━━━━━ SELECTED TEXT ━━━━━

Date of Editorial Board meeting: 
Publication date: 
Friday, January 15, 2016
Abstract in English: 
The European Union seems to be moving from one emergency to the next. Europe’s leaders are in crisis-fighting mode: reactive, improvising, often uncoordinated – but ultimately modestly successful.
The Eurozone has not splintered; Russia is smarting under Western sanctions; some burden-sharing on refugees has been agreed. Busy with short-term problems, however, Europeans have taken their eyes off more profound, long-term challenges. How the European Union copes with its immediate problems in the next couple of years will determine how the continent will fare in decades to come.
In this White Paper, we – the Global Agenda Council on Europe – are analysing some of the most pressing issues confronting the EU in 2016-2017. We present the choices that European leaders must make in the years ahead and explain how these could shape the Union’s medium to long-term development. To illustrate how different policy choices interact, we have drawn up two fictitious scenarios of how the EU could evolve in the next 10 years.

━━━━━ RECORD SET ━━━━━

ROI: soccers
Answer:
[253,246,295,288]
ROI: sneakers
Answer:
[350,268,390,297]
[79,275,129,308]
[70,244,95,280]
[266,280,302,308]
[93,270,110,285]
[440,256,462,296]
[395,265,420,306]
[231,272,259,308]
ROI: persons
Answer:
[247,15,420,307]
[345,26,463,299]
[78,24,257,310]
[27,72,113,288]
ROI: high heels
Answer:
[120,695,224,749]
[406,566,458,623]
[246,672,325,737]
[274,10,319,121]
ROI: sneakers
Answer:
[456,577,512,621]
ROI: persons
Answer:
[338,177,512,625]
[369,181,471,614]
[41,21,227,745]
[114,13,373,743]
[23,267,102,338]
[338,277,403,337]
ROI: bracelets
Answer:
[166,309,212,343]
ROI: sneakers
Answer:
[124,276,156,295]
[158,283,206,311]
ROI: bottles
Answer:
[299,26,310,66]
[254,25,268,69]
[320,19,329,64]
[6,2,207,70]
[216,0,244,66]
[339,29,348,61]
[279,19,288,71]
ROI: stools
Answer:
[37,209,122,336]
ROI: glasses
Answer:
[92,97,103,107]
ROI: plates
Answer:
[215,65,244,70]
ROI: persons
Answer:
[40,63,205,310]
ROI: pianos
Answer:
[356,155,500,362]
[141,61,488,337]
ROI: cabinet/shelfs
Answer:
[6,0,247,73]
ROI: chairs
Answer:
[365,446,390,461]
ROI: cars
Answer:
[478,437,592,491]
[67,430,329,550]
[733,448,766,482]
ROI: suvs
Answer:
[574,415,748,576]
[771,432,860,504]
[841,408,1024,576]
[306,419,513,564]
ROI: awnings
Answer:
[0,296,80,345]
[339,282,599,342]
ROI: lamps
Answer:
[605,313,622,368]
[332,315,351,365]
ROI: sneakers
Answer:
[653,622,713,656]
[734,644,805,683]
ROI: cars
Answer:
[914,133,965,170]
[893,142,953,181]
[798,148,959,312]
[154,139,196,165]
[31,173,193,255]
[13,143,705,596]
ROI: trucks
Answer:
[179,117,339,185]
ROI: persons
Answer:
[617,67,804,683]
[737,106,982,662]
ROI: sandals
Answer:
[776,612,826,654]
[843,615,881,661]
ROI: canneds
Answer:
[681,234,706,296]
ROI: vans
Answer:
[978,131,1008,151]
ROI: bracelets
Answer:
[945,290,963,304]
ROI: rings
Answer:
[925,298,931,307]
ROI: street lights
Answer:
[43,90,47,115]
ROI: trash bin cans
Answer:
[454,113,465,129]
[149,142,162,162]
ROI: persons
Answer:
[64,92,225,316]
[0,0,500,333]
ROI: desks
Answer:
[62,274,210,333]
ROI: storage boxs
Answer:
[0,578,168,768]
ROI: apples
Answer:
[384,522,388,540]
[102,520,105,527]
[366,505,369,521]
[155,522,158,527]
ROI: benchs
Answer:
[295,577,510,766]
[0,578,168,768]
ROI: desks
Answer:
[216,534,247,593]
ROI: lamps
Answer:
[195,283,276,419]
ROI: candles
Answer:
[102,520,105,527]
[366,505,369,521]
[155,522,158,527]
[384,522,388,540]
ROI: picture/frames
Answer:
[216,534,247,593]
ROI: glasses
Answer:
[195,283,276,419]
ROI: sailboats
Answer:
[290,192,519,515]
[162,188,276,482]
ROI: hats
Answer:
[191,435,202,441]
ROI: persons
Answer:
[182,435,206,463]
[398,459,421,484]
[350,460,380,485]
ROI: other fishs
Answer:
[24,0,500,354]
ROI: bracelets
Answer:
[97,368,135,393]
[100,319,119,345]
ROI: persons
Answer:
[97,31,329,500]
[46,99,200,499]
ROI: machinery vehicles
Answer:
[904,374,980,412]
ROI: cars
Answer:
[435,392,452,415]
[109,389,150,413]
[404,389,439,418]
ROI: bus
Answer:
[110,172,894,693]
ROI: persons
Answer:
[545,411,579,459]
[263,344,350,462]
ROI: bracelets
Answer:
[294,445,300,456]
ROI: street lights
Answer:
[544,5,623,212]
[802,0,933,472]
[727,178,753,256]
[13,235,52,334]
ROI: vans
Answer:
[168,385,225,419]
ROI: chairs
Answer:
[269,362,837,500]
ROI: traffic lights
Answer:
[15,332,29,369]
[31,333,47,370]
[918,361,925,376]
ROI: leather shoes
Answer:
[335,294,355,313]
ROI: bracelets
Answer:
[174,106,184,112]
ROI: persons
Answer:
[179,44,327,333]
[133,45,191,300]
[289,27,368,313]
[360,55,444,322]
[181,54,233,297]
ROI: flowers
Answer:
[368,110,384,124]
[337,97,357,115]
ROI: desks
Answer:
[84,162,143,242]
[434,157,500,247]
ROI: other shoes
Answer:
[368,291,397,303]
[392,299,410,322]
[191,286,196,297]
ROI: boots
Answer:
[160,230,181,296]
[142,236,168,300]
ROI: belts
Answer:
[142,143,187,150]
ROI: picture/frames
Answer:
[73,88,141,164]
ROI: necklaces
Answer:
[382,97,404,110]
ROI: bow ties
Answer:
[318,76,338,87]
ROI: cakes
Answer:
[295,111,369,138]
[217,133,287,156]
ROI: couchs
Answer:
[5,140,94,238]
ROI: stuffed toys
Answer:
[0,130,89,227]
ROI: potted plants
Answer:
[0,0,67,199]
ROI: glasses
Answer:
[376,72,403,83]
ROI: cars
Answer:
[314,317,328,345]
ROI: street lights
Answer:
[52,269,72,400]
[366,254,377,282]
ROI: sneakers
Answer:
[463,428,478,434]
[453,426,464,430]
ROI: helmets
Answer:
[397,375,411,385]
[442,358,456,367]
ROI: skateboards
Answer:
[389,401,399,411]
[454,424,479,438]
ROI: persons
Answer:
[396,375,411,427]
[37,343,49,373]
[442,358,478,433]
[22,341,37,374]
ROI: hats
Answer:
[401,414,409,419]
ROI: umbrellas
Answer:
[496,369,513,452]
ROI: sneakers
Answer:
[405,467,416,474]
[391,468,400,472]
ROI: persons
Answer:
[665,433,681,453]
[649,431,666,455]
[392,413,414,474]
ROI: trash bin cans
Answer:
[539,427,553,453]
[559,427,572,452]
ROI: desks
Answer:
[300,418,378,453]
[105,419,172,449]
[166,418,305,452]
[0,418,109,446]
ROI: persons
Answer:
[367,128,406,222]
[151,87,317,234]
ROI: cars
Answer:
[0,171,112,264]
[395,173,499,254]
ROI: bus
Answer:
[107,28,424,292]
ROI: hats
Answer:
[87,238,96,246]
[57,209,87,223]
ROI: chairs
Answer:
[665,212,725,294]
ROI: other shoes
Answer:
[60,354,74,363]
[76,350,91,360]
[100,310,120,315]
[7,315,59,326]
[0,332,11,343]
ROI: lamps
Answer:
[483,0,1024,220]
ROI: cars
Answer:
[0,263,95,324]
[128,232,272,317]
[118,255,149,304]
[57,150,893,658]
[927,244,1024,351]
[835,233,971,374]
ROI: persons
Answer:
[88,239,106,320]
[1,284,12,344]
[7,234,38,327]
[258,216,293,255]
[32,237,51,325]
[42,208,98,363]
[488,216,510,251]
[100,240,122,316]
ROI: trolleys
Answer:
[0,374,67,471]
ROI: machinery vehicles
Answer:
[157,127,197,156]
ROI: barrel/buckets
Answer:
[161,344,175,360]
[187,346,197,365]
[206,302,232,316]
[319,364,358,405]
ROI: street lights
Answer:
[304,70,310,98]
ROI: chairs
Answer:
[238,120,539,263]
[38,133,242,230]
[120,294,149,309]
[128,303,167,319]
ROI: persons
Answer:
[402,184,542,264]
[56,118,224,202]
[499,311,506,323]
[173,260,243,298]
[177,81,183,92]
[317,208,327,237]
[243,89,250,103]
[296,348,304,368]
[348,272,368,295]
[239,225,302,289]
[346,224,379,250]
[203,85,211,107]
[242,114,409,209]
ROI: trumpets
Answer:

━━━━━

▶ _EXERCISE_: In the abstract on the European Union's challenges, how many fictitious scenarios does the Global Agenda Council on Europe draw up, and over what period do they run?

▶ _THE OUTPUT_: Two scenarios, covering how the EU could evolve over the next 10 years.